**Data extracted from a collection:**
┌──
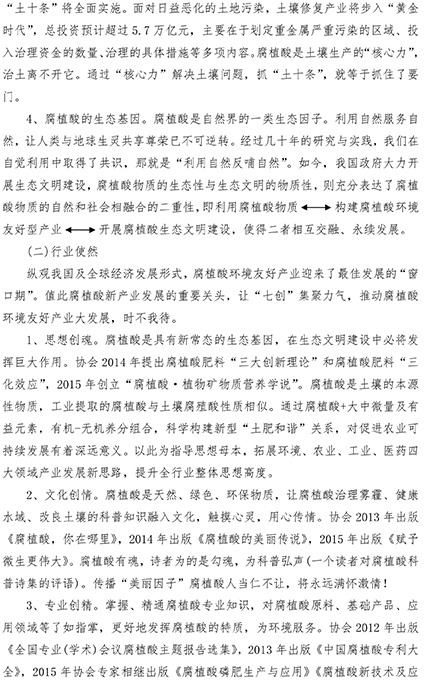 “土十条”将全面实施。面对日益恶化的土地污染，土壤修复产业将步入“黄金时代”，总投资预计超过5.7万亿元，主要在于划定重金属严重污染的区域、投入治理资金的数量、治理的具体措施等多项内容。腐植酸是土壤生产的“核心力”，治土离不开它。通过“核心力”解决土壤问题，抓“土十条”，就等于抓住了要门。

4、腐植酸的生态基因。腐植酸是自然界的一类生态因子。利用自然服务自然，让人类与地球生灵共享尊荣已不可逆转。经过几十年的研究与实践，我们在自觉利用中取得了共识，那就是“利用自然反哺自然”。如今，我国政府大力开展生态文明建设，腐植酸物质的生态性与生态文明的物质性，则充分表达了腐植酸物质的自然和社会相融合的二重性，即利用腐植酸物质 ⟷ 构建腐植酸环境友好型产业 ⟷ 开展腐植酸生态文明建设，使得二者相互交融、永续发展。

(二)行业使然

纵观我国及全球经济发展形式，腐植酸环境友好产业迎来了最佳发展的“窗口期”。值此腐植酸新产业发展的重要关头，让“七创”集聚力气，推动腐植酸环境友好产业大发展，时不我待。

1、思想创魂。腐植酸是具有新常态的生态基因，在生态文明建设中必将发挥巨大作用。协会2014年提出腐植酸肥料“三大创新理论”和腐植酸肥料“三化效应”，2015年创立“腐植酸·植物矿物质营养学说”。腐植酸是土壤的本源性物质，工业提取的腐植酸与土壤腐殖酸性质相似。通过腐植酸+大中微量及有益元素，有机-无机养分组合，科学构建新型“土肥和谐”关系，对促进农业可持续发展有着深远意义。以此为指导思想母本，拓展环境、农业、工业、医药四大领域产业发展新思路，提升全行业整体思想高度。

2、文化创情。腐植酸是天然、绿色、环保物质，让腐植酸治理雾霾、健康水域、改良土壤的科普知识融入文化，触摸心灵，用心传情。协会2013年出版《腐植酸，你在哪里》，2014年出版《腐植酸的美丽传说》，2015年出版《赋予微生更伟大》。腐植酸有魂，诗者为的是勾魂，为科普弘声(一个读者对腐植酸科普诗集的评语)。传播“美丽因子”腐植酸人当仁不让，将永远满怀激情！

3、专业创精。掌握、精通腐植酸专业知识，对腐植酸原料、基础产品、应用领域等了如指掌，更好地发挥腐植酸的特质，为环境服务。协会2012年出版《全国专业(学术)会议腐植酸主题报告选集》，2013年出版《中国腐植酸专利大全》，2015年协会专家相继出版《腐植酸磷肥生产与应用》《腐植酸新技术及应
└──
**Directions for this task:**
Write out the whole of the data exactly; the pictures stay out.

**Answer to the exercise:**
 “土十条”将全面实施。面对日益恶化的土地污染，土壤修复产业将步入“黄金时代”，总投资预计超过5.7万亿元，主要在于划定重金属严重污染的区域、投入治理资金的数量、治理的具体措施等多项内容。腐植酸是土壤生产的“核心力”，治土离不开它。通过“核心力”解决土壤问题，抓“土十条”，就等于抓住了要门。

4、腐植酸的生态基因。腐植酸是自然界的一类生态因子。利用自然服务自然，让人类与地球生灵共享尊荣已不可逆转。经过几十年的研究与实践，我们在自觉利用中取得了共识，那就是“利用自然反哺自然”。如今，我国政府大力开展生态文明建设，腐植酸物质的生态性与生态文明的物质性，则充分表达了腐植酸物质的自然和社会相融合的二重性，即利用腐植酸物质 ⟷ 构建腐植酸环境友好型产业 ⟷ 开展腐植酸生态文明建设，使得二者相互交融、永续发展。

(二)行业使然

纵观我国及全球经济发展形式，腐植酸环境友好产业迎来了最佳发展的“窗口期”。值此腐植酸新产业发展的重要关头，让“七创”集聚力气，推动腐植酸环境友好产业大发展，时不我待。

1、思想创魂。腐植酸是具有新常态的生态基因，在生态文明建设中必将发挥巨大作用。协会2014年提出腐植酸肥料“三大创新理论”和腐植酸肥料“三化效应”，2015年创立“腐植酸·植物矿物质营养学说”。腐植酸是土壤的本源性物质，工业提取的腐植酸与土壤腐殖酸性质相似。通过腐植酸+大中微量及有益元素，有机-无机养分组合，科学构建新型“土肥和谐”关系，对促进农业可持续发展有着深远意义。以此为指导思想母本，拓展环境、农业、工业、医药四大领域产业发展新思路，提升全行业整体思想高度。

2、文化创情。腐植酸是天然、绿色、环保物质，让腐植酸治理雾霾、健康水域、改良土壤的科普知识融入文化，触摸心灵，用心传情。协会2013年出版《腐植酸，你在哪里》，2014年出版《腐植酸的美丽传说》，2015年出版《赋予微生更伟大》。腐植酸有魂，诗者为的是勾魂，为科普弘声(一个读者对腐植酸科普诗集的评语)。传播“美丽因子”腐植酸人当仁不让，将永远满怀激情！

3、专业创精。掌握、精通腐植酸专业知识，对腐植酸原料、基础产品、应用领域等了如指掌，更好地发挥腐植酸的特质，为环境服务。协会2012年出版《全国专业(学术)会议腐植酸主题报告选集》，2013年出版《中国腐植酸专利大全》，2015年协会专家相继出版《腐植酸磷肥生产与应用》《腐植酸新技术及应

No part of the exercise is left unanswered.